With the small brush she dabbed the varnish on the fissure. Tibs watched her with reverence and admiration. Mum always knew what to do. 
"We need some warm water in the bathtub, Sweetie! Your little turtle was about to take her first bath in the ocean, it is her habitat, she needs it. Would you, please? I will ask the night porter for some salad and raw fish!" 
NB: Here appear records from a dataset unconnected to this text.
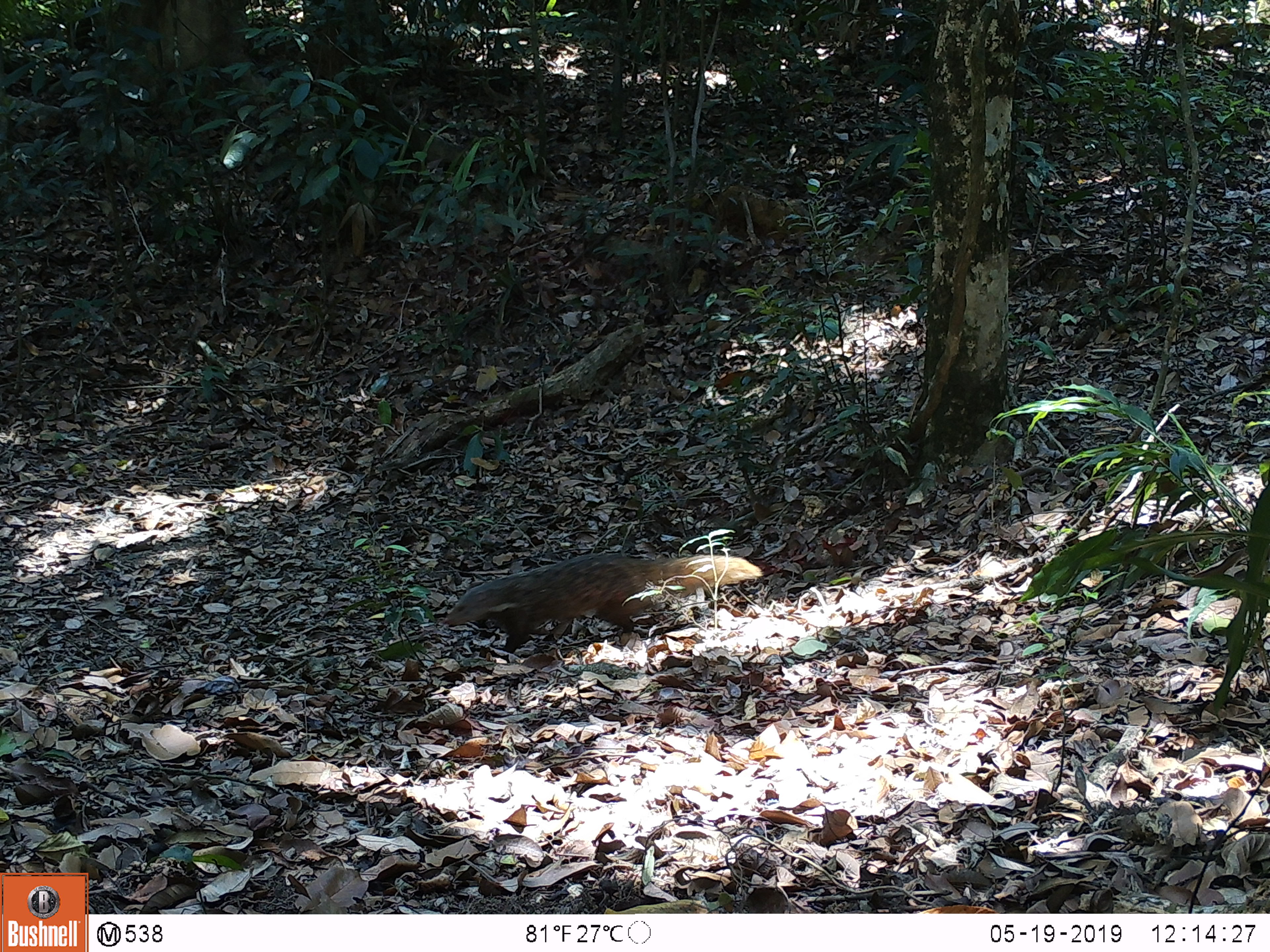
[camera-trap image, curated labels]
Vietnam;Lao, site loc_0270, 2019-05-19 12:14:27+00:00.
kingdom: Animalia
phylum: Chordata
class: Mammalia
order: Carnivora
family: Herpestidae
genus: Urva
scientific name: Urva urva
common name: crab-eating mongoose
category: crab eating mongoose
Crab eating mongoose (crab-eating mongoose) (Urva urva). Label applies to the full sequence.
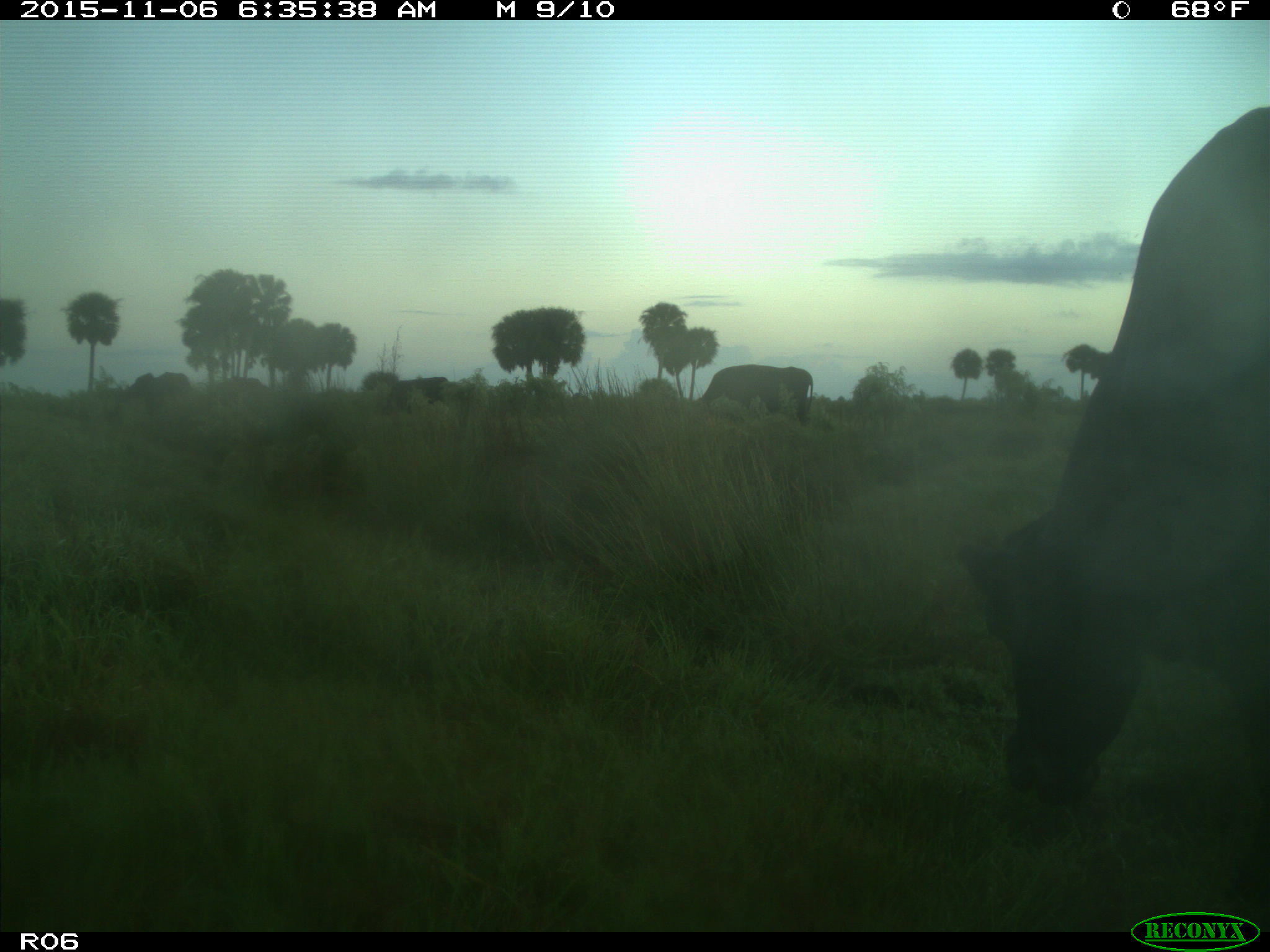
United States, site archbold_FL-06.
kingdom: Animalia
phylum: Chordata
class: Mammalia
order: Artiodactyla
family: Bovidae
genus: Bos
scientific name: Bos taurus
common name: domestic cow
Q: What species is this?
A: Bos taurus (domestic cow).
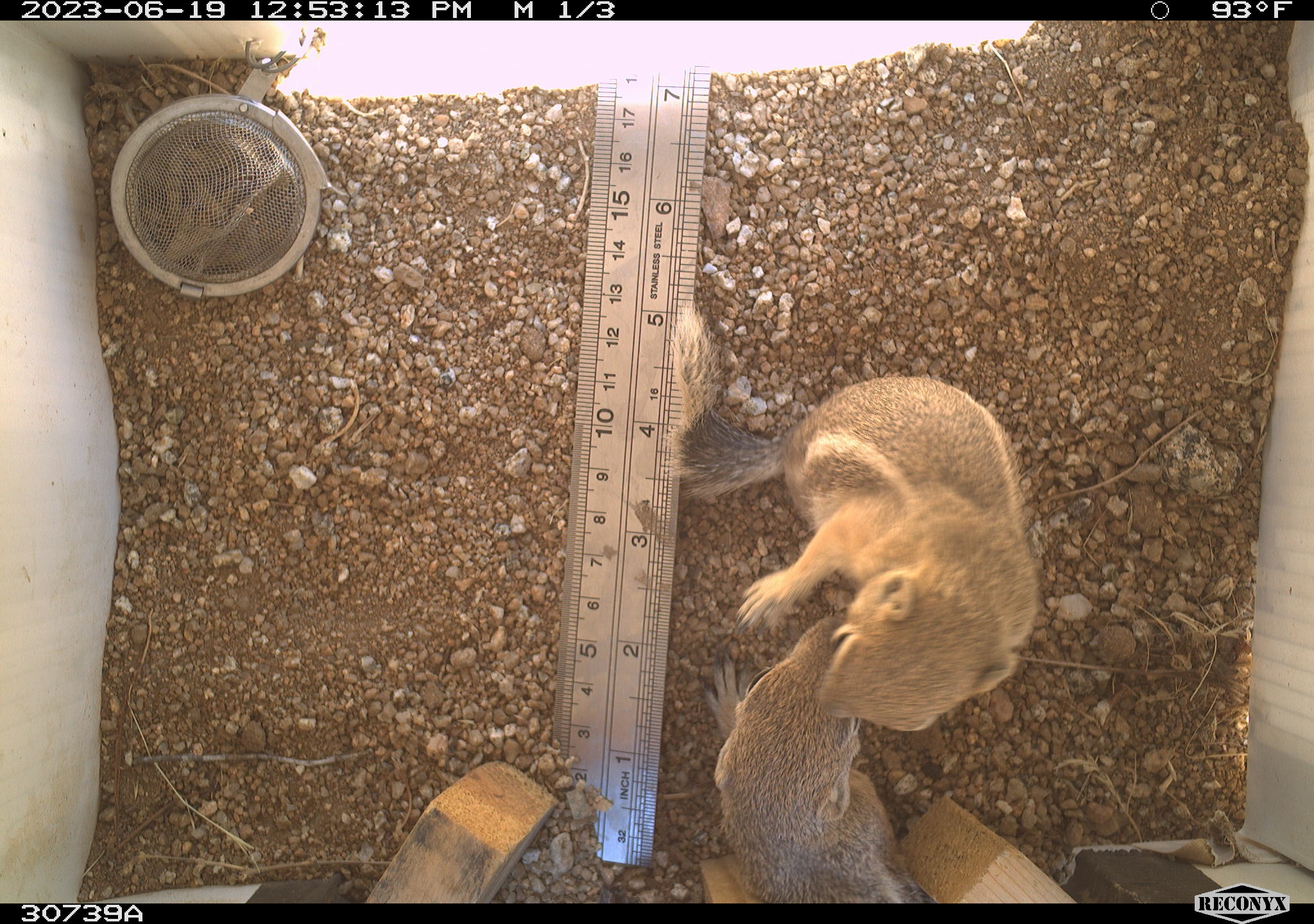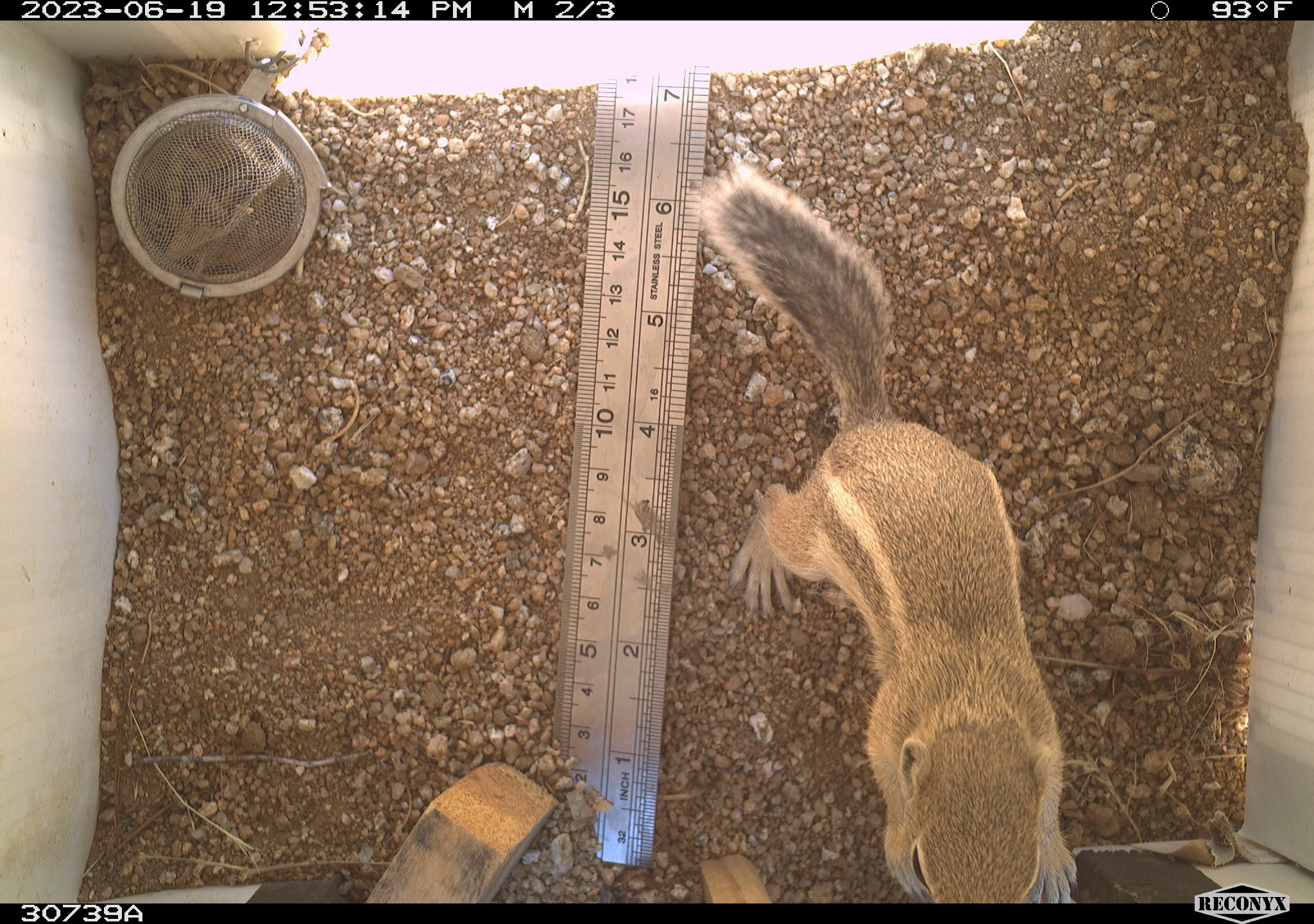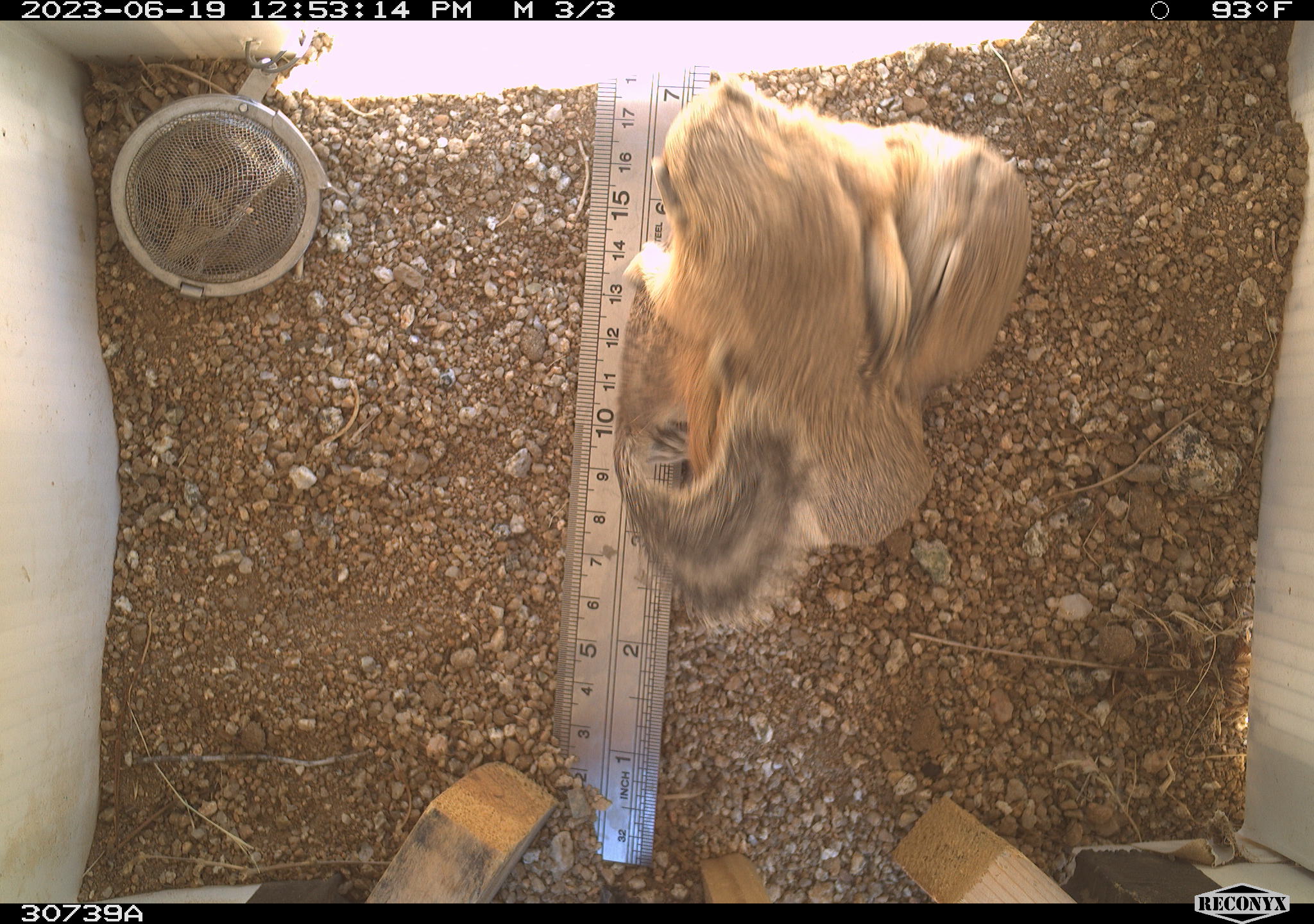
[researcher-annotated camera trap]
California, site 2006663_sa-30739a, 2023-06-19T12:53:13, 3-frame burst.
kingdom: Animalia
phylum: Chordata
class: Mammalia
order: Rodentia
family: Sciuridae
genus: Ammospermophilus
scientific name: Ammospermophilus leucurus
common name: white-tailed antelope squirrel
"Salad and raw fish? Are you starting a new diet tonight, darling?" 
Professor Bailey finally had woken up. His eyes, slightly enlarged by his gold-rimmed glasses, blinked when his wife switched of the light. There he stood, in his striped blue-and-grey pyjamas, yawning and scratching his right shoulder with his left hand. 
"And what is that sound I hear? Tibs isn't taking a bath in the middle of the night, isn't he?"

"What on earth makes you think I need a diet, Tim Bailey? I am not 21 anymore, I know, however, considering three births ... don't you like me anymore?" 
She put her hands on her waist, narrowing her night gown, and took a deep breath. 
"Not too bad for 48, I suppose!"

"You know you're the love of my life, Karen Bailey", he hastened to say. "And you manage to become more beautiful as the years go by!" 
"So sweet of you to notice", she answered modestly. "But now I have a task to accomplish. I've got to save a turtles life!" 
"Oh yes, I see ... I wasn't aware that I am married to Florence Nightingale. It is impossible to postpone your beneficial deeds, I suppose?"
"No, Tim, I am sorry. It is a baby, you know!"
"And may I inquire about the schedule ...?"
"Don't worry, darling. Tomorrow we will set her free - in case she survives!"
"Oh, it is a she? How do you know?"
"This is so easy, Tim! Can't you see she has nail polish on?"